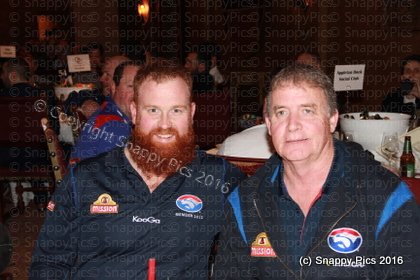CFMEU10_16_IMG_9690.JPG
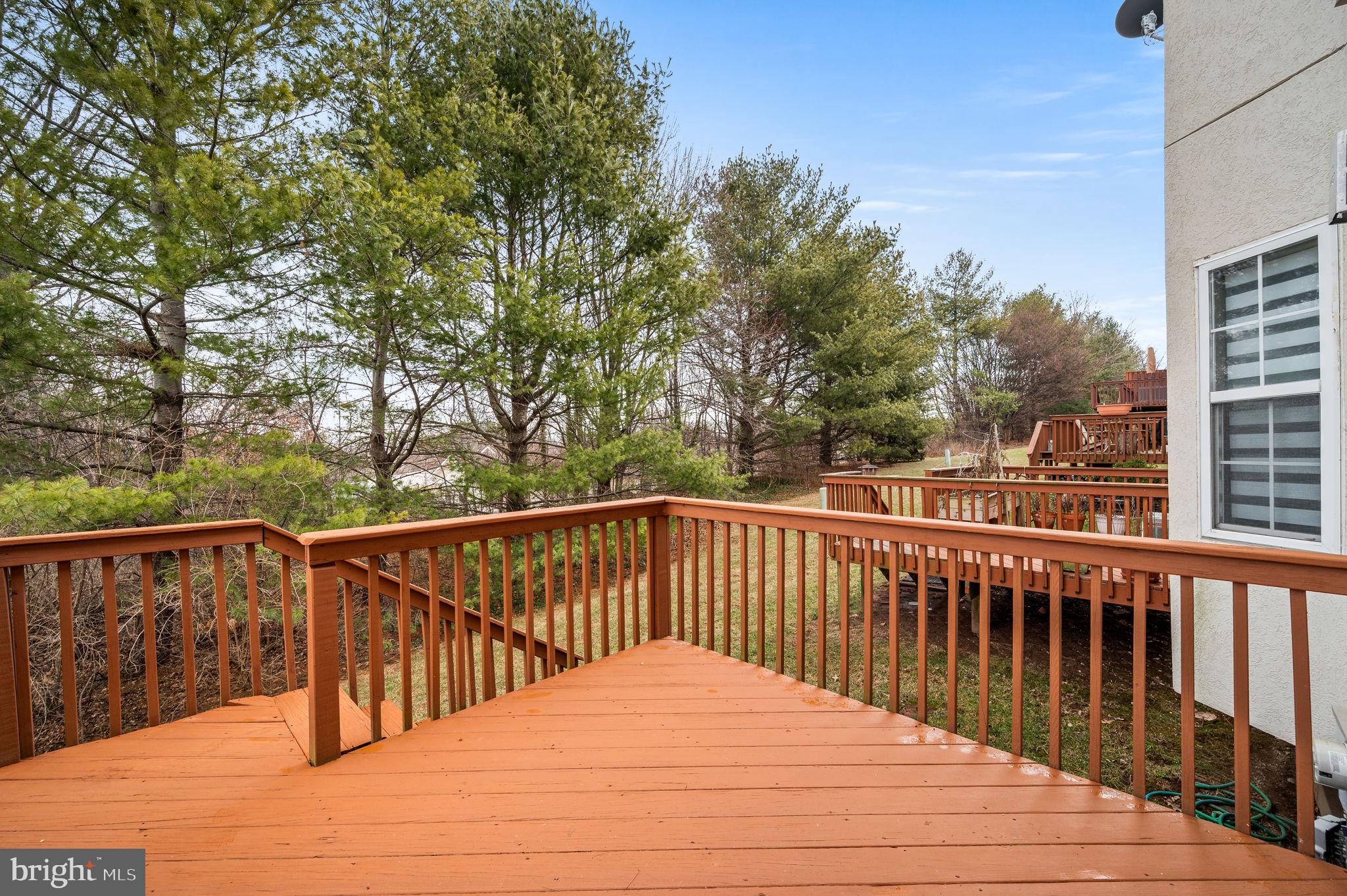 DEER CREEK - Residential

+++

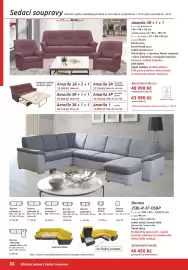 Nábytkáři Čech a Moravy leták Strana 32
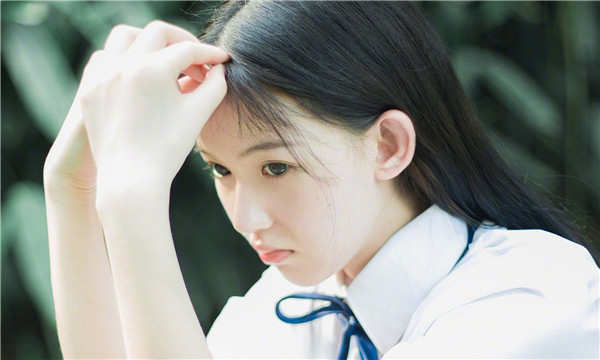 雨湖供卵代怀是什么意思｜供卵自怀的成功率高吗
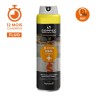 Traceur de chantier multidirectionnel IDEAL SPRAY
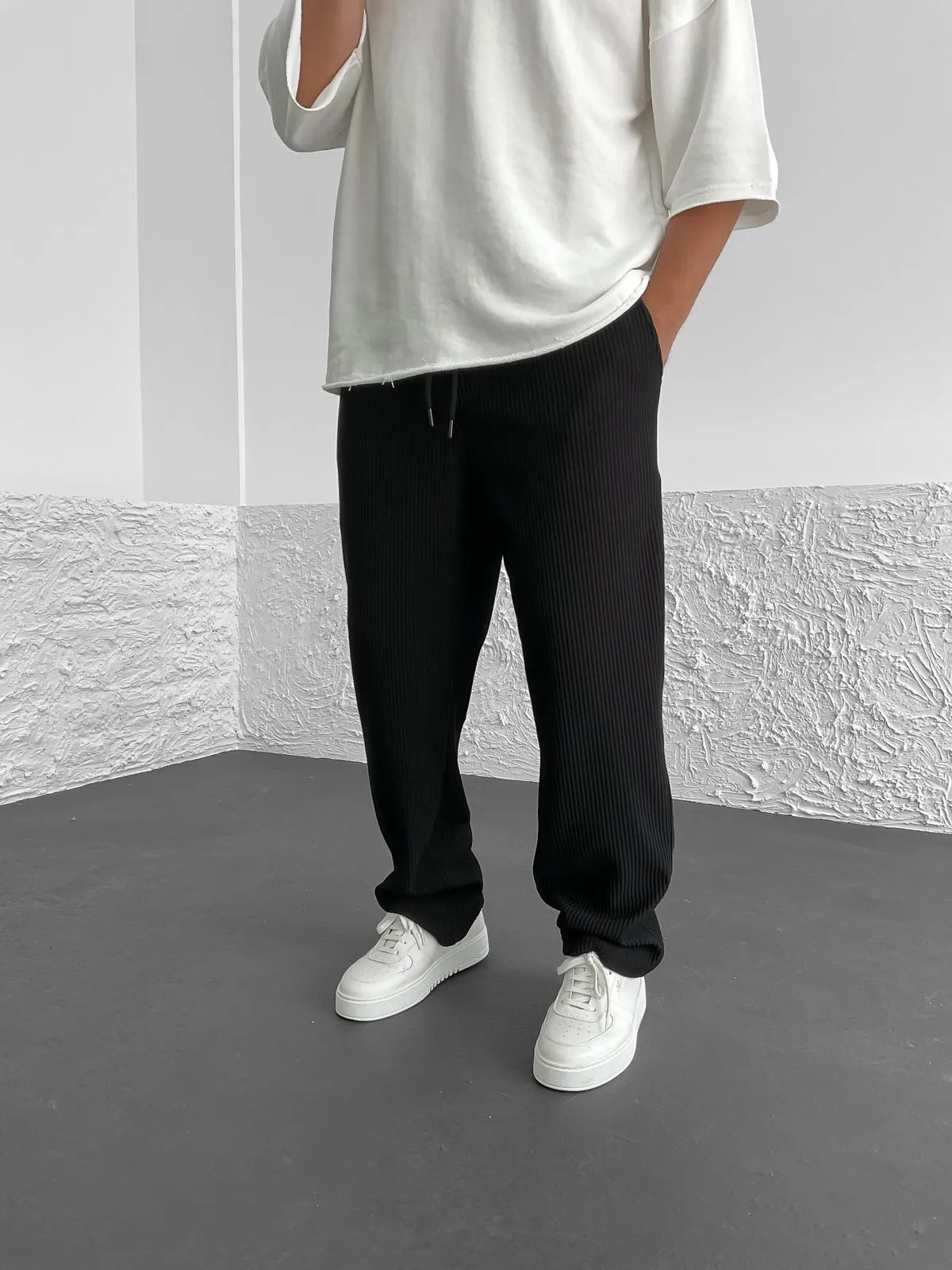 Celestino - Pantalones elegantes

+++

What the task requires –
Return the data from the line with "Nábytkáři Čech a Moravy leták Strana 32" to the line with "Celestino - Pantalones elegantes", both included, copying each line exactly. Leave the pictures out.

Answer for the task –
 Nábytkáři Čech a Moravy leták Strana 32
 雨湖供卵代怀是什么意思｜供卵自怀的成功率高吗
 Traceur de chantier multidirectionnel IDEAL SPRAY
 Celestino - Pantalones elegantes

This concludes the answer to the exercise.